== Problem to solve ==
I would like the lines below, from the one with "美丽主持人分享温泉会馆的亲密体验，带你感受别样的温暖与激情" through the one with "Первые моряки отправлялись", copied exactly and without any pictures.

== Excerpted data ==
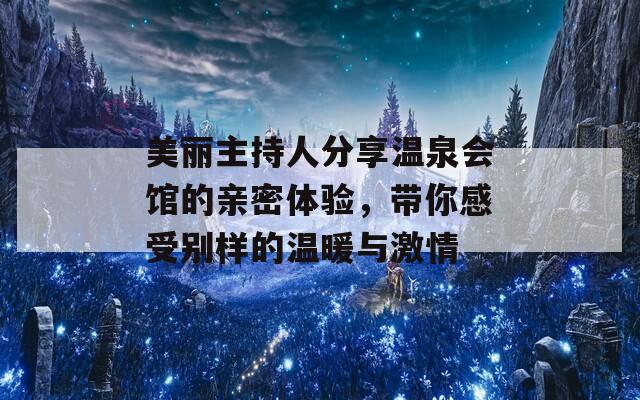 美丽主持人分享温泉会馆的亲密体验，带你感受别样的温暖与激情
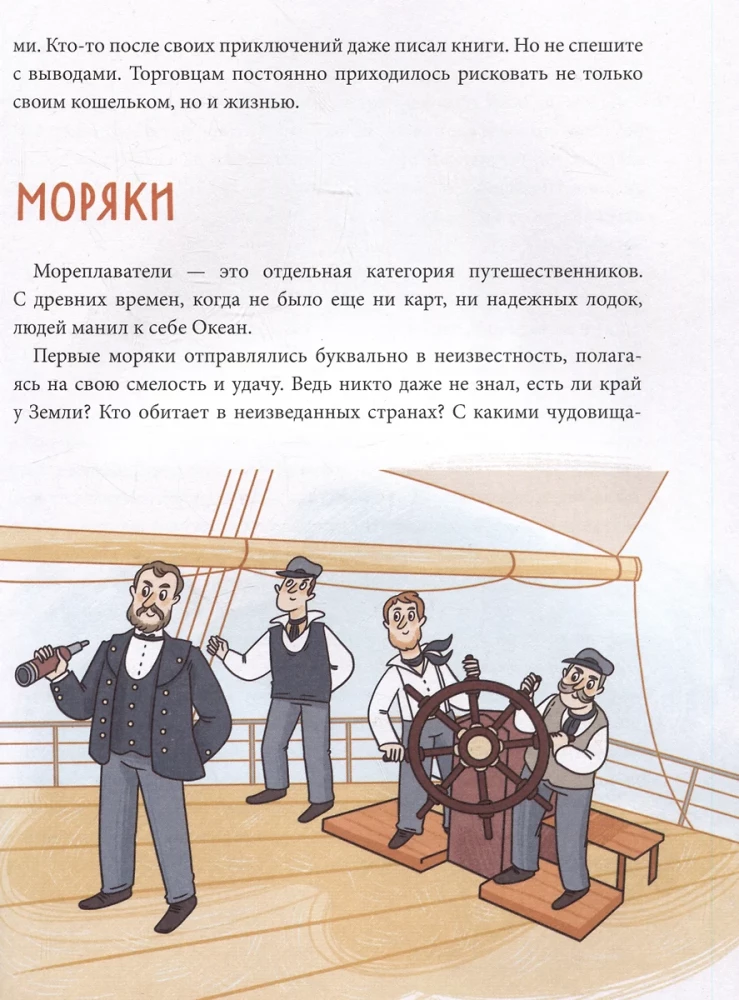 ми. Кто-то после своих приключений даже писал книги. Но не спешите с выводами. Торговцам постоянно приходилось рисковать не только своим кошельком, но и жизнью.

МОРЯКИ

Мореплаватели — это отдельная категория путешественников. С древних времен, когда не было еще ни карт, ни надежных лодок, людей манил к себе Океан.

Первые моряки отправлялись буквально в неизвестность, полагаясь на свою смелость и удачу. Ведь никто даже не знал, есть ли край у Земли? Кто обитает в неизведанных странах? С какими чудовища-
* * *
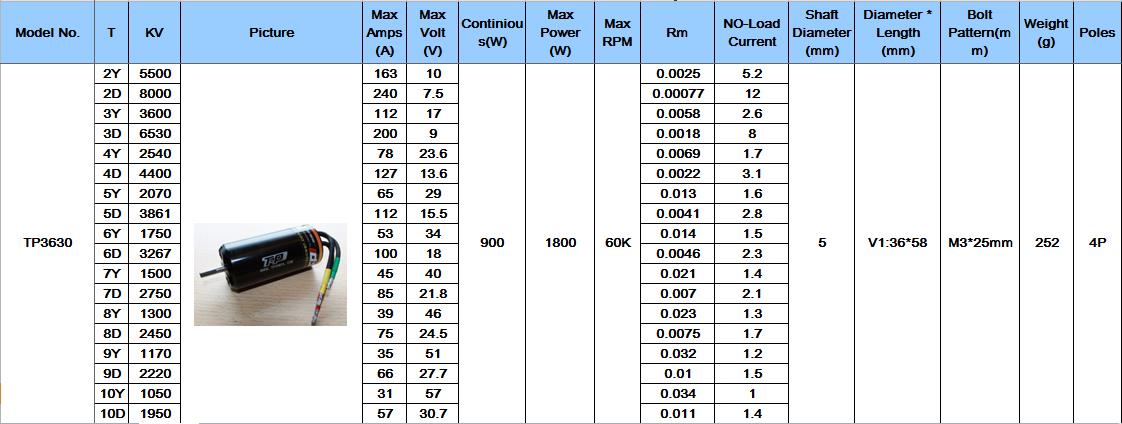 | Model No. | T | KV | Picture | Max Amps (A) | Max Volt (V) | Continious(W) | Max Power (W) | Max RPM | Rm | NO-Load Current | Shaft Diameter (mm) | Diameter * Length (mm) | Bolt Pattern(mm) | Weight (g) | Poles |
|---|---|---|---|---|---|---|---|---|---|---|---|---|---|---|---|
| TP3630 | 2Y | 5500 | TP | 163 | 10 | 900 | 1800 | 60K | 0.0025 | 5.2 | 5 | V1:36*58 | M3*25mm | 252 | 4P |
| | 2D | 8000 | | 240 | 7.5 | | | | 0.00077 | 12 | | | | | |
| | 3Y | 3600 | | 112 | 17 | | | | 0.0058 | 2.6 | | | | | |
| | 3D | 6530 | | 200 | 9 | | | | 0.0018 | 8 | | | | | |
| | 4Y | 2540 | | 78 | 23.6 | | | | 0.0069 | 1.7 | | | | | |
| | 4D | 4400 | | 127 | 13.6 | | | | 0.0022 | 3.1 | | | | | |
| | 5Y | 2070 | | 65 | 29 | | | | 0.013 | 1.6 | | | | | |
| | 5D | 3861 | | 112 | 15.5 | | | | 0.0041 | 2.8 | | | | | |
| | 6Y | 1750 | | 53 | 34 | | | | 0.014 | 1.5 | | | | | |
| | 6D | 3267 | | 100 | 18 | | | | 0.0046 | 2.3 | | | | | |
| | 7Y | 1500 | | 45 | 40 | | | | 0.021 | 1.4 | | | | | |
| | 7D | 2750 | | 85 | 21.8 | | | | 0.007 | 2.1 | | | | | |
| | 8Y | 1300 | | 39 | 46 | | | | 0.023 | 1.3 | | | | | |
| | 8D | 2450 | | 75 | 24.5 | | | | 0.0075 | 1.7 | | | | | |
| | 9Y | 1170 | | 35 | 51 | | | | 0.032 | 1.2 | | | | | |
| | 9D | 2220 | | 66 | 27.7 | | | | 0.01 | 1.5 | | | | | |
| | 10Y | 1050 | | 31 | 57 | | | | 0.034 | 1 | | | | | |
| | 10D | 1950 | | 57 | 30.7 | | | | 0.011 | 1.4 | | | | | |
* * *
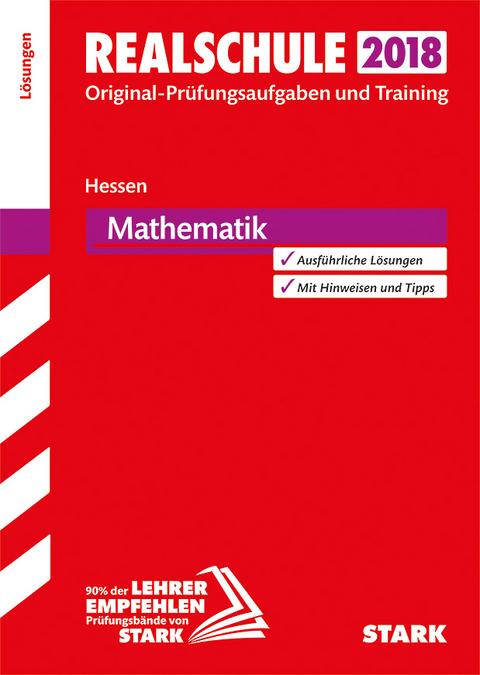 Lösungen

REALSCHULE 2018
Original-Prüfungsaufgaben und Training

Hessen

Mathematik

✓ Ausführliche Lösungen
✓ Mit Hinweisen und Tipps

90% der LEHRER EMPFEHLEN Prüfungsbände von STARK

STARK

== Answer to this task ==
 美丽主持人分享温泉会馆的亲密体验，带你感受别样的温暖与激情
 ми. Кто-то после своих приключений даже писал книги. Но не спешите с выводами. Торговцам постоянно приходилось рисковать не только своим кошельком, но и жизнью.

МОРЯКИ

Мореплаватели — это отдельная категория путешественников. С древних времен, когда не было еще ни карт, ни надежных лодок, людей манил к себе Океан.

Первые моряки отправлялись буквально в неизвестность, полагаясь на свою смелость и удачу. Ведь никто даже не знал, есть ли край у Земли? Кто обитает в неизведанных странах? С какими чудовища-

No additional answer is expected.